#### What you will do
All lines from the one with "New Zealand, site EFH_HCAMJ04, 2019-10-26" to the end of the material, both included, are to be written out exactly and without anything else.
+--
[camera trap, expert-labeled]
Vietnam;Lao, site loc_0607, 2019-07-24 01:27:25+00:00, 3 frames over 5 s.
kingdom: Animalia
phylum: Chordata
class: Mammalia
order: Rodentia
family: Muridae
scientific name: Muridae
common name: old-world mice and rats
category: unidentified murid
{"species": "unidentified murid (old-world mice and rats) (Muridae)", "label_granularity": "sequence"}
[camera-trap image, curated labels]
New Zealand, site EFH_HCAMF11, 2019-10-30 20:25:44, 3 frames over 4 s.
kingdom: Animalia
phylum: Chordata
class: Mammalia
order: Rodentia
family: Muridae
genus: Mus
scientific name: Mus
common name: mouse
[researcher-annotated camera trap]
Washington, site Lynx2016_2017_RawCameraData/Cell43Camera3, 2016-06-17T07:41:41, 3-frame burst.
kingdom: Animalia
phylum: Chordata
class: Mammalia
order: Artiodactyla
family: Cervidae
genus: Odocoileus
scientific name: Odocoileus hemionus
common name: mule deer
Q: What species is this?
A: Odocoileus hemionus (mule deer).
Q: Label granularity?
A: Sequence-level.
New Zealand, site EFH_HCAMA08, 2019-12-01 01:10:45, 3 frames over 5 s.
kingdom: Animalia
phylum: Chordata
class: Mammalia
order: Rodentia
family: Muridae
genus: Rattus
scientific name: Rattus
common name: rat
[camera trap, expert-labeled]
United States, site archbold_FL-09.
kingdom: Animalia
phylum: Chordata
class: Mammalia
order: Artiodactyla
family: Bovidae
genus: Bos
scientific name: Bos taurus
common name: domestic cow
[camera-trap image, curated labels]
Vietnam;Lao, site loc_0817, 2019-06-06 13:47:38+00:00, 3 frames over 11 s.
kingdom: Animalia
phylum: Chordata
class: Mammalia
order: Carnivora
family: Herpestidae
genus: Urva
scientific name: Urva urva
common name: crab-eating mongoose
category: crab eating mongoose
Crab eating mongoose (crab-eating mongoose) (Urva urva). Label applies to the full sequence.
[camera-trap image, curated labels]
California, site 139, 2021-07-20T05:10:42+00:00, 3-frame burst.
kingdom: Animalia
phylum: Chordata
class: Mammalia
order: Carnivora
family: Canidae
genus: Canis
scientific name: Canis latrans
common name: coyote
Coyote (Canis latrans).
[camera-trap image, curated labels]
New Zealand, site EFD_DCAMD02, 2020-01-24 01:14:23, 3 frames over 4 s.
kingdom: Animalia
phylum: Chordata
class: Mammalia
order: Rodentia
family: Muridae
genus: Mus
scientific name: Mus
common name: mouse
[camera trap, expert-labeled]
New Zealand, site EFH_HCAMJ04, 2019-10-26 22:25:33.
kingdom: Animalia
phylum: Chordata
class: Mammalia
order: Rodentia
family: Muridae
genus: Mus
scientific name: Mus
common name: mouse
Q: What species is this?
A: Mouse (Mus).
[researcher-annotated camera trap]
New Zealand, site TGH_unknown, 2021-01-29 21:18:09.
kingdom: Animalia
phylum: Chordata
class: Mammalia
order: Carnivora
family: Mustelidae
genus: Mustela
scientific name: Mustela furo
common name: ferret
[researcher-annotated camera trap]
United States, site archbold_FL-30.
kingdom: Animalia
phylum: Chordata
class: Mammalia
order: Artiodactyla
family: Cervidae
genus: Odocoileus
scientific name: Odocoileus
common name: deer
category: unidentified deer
+--
#### Task output
New Zealand, site EFH_HCAMJ04, 2019-10-26 22:25:33.
kingdom: Animalia
phylum: Chordata
class: Mammalia
order: Rodentia
family: Muridae
genus: Mus
scientific name: Mus
common name: mouse
Q: What species is this?
A: Mouse (Mus).
[researcher-annotated camera trap]
New Zealand, site TGH_unknown, 2021-01-29 21:18:09.
kingdom: Animalia
phylum: Chordata
class: Mammalia
order: Carnivora
family: Mustelidae
genus: Mustela
scientific name: Mustela furo
common name: ferret
[researcher-annotated camera trap]
United States, site archbold_FL-30.
kingdom: Animalia
phylum: Chordata
class: Mammalia
order: Artiodactyla
family: Cervidae
genus: Odocoileus
scientific name: Odocoileus
common name: deer
category: unidentified deer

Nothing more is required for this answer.